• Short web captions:

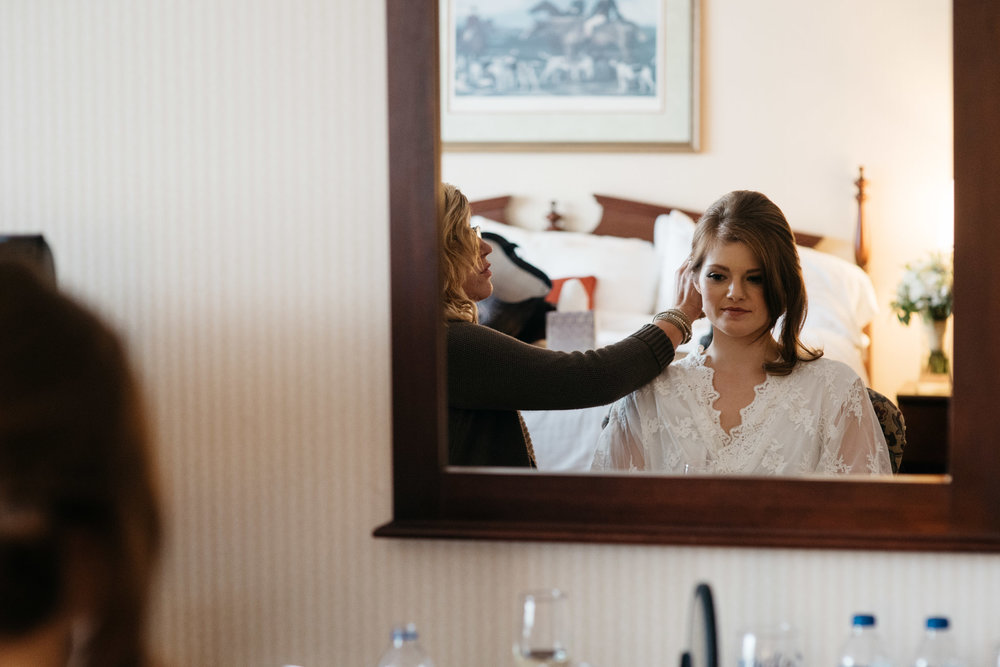 bride+getting+ready+Pittsburgh+Photographer.jpg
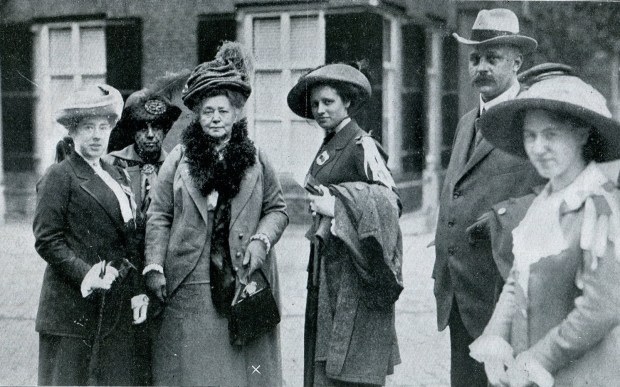 Bertha von Suttner in the middle with members of her International Peace Committee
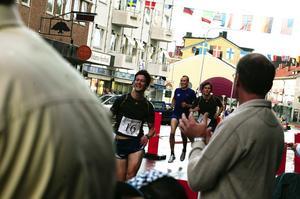 Segrarna. David Frisk i Sportkompaniets andralag som vann Stadsjakten, fick sällskap av sina medtävlare på upploppet. Foto:Johan Källs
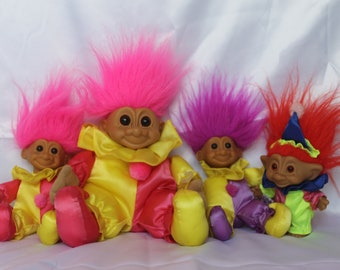 Vintage clown trolls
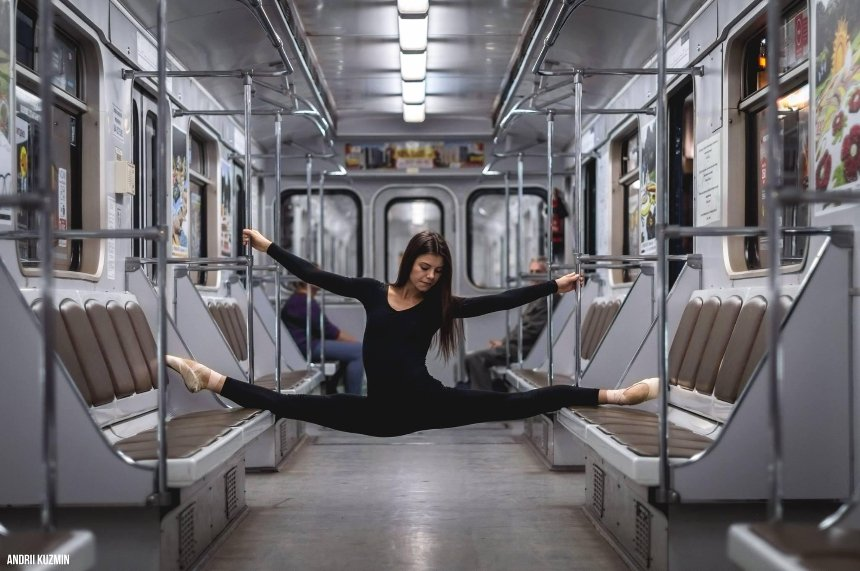 Искусство в массы: киевлянин фотографирует балерин в метро и на улице (фото)
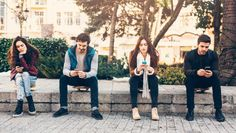 Desde la aparición de redes sociales como Twitter o Facebook se han llevado a cabo muchos estudios sobre cómo afectan a nuestro comportamiento y autoestima. Su uso se ha asociado a cosas tan negativas...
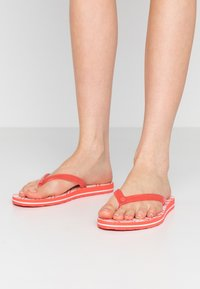 UGG - SIMI GRAPHIC - Pool shoes - coral - 0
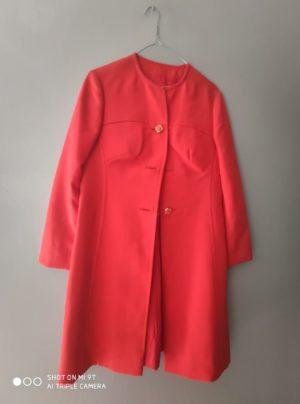 dettaglio cappotto vintage bottone in tinta rosso donna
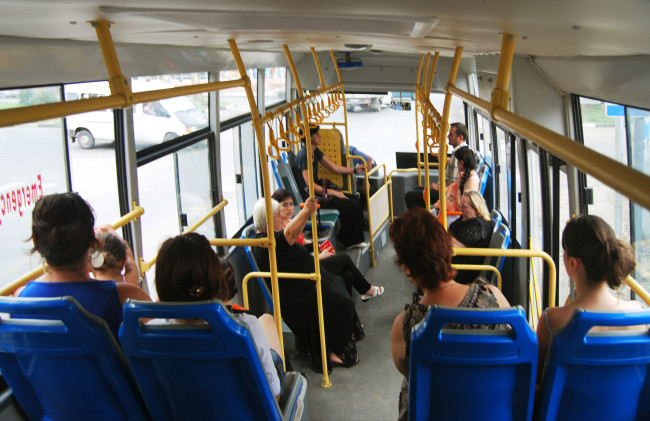 "Photo of ,,ავტობუსებში კონდუქტორები აღარ ივლიან, მგზავრები უკანა კარიდან ავლენ და ჩამოვლენ…"""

• The problem: No pictures belong in the output. Restate word for word only the lines from the one containing "Искусство в массы: киевлянин" to the end of the entries above.

• Solution:
 Искусство в массы: киевлянин фотографирует балерин в метро и на улице (фото)
 Desde la aparición de redes sociales como Twitter o Facebook se han llevado a cabo muchos estudios sobre cómo afectan a nuestro comportamiento y autoestima. Su uso se ha asociado a cosas tan negativas...
 UGG - SIMI GRAPHIC - Pool shoes - coral - 0
 dettaglio cappotto vintage bottone in tinta rosso donna
 "Photo of ,,ავტობუსებში კონდუქტორები აღარ ივლიან, მგზავრები უკანა კარიდან ავლენ და ჩამოვლენ…"""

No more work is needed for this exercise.